Hypertonic saline modulates innate immunity in a model of systemic inflammation.

Abstract

We sought to determine if hypertonic saline (HTS) impacted alveolar macrophage (AM) activation and intracellular inflammatory gene signaling in a model of systemic inflammation. Rats received an intravenous administration of 4 mL/kg of 7.5% HTS or L-lactate lactated Ringer's (L-LR). They were simultaneously treated with an intraperitoneal injection of zymosan, which induces noninfectious systemic inflammation. AM were harvested by bronchoalveolar lavage 24 h after treatment.

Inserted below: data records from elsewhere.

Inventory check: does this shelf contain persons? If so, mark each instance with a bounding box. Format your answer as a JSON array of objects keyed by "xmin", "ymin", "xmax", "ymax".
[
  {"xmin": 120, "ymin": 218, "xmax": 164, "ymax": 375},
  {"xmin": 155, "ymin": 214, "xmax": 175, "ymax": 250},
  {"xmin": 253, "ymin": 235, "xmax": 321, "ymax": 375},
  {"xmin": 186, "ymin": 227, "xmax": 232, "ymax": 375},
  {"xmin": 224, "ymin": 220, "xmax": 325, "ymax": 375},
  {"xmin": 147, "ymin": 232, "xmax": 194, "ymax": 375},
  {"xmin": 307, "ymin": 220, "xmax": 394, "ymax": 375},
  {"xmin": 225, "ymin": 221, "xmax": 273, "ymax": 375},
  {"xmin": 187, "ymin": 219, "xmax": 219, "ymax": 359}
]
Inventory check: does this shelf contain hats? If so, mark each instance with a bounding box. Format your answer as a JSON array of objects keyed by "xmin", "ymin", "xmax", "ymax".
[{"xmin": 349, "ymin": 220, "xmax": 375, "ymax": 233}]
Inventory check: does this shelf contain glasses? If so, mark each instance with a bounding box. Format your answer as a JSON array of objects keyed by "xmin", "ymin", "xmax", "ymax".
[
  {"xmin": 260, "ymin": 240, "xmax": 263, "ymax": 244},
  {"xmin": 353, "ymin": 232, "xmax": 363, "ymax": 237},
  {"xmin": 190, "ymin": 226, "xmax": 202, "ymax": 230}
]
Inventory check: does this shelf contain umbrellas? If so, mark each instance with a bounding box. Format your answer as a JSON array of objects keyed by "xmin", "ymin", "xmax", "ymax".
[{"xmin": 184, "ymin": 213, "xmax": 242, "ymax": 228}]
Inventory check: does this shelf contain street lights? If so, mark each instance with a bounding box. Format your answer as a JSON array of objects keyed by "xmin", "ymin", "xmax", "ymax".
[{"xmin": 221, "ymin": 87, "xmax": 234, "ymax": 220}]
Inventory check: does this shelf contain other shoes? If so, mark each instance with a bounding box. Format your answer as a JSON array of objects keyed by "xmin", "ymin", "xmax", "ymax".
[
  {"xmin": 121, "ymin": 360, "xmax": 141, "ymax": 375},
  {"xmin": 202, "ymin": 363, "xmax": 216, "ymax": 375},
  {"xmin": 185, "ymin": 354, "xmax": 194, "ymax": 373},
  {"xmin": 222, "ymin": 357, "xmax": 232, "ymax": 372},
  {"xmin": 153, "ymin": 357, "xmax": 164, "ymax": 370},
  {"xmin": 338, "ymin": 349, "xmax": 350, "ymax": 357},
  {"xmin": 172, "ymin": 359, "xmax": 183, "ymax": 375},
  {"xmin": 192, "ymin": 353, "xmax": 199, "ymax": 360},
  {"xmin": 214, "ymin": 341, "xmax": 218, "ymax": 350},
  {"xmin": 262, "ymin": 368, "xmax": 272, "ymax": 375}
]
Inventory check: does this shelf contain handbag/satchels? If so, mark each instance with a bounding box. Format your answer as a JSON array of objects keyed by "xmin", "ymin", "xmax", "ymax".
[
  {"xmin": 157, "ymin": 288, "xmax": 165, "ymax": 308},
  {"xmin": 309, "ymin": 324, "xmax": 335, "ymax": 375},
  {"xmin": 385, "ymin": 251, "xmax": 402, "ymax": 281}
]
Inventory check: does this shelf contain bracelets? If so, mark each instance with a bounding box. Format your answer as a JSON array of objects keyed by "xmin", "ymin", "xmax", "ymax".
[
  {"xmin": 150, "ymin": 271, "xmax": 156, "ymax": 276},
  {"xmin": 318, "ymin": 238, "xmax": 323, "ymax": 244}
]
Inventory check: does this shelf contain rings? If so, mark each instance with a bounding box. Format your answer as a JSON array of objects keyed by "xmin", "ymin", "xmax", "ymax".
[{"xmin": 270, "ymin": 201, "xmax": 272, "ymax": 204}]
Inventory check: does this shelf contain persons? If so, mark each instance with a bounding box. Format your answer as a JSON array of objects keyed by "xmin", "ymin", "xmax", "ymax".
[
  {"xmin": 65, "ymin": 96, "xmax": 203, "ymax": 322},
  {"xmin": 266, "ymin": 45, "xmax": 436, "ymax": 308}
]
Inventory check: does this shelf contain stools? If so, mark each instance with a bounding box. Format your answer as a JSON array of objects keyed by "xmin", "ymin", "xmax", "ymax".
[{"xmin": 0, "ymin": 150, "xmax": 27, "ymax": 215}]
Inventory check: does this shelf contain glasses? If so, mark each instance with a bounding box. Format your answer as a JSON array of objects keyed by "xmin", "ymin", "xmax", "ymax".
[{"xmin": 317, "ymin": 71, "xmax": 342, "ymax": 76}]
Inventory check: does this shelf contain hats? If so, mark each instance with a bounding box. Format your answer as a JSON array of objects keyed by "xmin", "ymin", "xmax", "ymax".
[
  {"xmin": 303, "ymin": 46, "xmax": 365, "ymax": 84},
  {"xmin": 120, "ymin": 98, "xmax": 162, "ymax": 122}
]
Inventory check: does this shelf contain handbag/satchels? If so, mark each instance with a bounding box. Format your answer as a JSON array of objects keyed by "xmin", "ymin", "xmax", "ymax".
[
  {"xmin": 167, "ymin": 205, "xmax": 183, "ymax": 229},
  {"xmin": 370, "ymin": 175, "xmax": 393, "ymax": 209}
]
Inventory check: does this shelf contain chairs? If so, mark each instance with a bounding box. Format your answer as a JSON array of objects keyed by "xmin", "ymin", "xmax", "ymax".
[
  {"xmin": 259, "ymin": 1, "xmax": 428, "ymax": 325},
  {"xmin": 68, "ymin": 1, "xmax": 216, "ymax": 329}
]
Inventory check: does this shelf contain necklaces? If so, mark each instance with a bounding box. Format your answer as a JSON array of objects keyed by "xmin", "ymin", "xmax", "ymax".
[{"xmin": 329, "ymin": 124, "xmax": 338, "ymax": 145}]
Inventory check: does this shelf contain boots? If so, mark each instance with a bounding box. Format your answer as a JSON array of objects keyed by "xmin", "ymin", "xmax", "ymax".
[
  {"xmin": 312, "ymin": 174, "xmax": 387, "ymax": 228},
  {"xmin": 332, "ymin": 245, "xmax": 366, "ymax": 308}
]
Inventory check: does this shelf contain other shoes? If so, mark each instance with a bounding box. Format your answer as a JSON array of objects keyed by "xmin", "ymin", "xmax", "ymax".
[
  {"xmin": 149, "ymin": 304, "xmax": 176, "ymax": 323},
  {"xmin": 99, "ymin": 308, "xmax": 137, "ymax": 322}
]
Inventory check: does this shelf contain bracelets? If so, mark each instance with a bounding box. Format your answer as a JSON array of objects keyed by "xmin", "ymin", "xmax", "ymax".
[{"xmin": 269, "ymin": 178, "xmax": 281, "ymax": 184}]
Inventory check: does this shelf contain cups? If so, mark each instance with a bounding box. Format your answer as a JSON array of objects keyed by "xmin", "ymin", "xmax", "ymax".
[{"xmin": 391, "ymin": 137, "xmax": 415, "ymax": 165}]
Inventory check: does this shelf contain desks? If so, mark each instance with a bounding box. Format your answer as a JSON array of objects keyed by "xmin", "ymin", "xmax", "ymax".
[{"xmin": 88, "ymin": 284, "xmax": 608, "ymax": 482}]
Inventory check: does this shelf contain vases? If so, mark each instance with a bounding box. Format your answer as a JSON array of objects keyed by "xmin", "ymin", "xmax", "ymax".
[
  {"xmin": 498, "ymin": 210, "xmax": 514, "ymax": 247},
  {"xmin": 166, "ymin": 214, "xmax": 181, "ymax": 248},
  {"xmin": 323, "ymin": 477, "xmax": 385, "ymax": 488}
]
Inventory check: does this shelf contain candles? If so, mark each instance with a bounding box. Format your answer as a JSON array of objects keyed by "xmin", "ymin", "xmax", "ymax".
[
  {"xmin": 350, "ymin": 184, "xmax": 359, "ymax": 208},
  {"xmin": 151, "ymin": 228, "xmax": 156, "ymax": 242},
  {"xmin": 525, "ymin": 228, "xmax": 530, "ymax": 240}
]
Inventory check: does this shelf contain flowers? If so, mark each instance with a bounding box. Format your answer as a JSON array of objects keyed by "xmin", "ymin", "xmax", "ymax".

AM activation was analyzed by measurement of baseline and lipopolysaccharide (LPS)-induced TNF-alpha production. Intracellular signaling was analyzed for activation of the mitogen-activated protein kinases (MAPKs): ERK1/2, JNK, and p38. AM from HTS-treated rats produced less TNF-alpha than from L-LR-treated rats (927 +/- 335 pg/mL [SEM] vs. 3628 +/- 783 pg/mL [SEM], P = 0.001) and were also less responsive to LPS (4444 +/- 86 pg/mL [SEM] vs. 6666 +/- 91 pg/mL [SEM], P = 0.058). However, there was no difference in MAPK activation. In vivo HTS prevents excessive AM activation during systemic inflammation. This suppression is mediated through alternate pathways and does not induce the classic MAPK signaling cascade.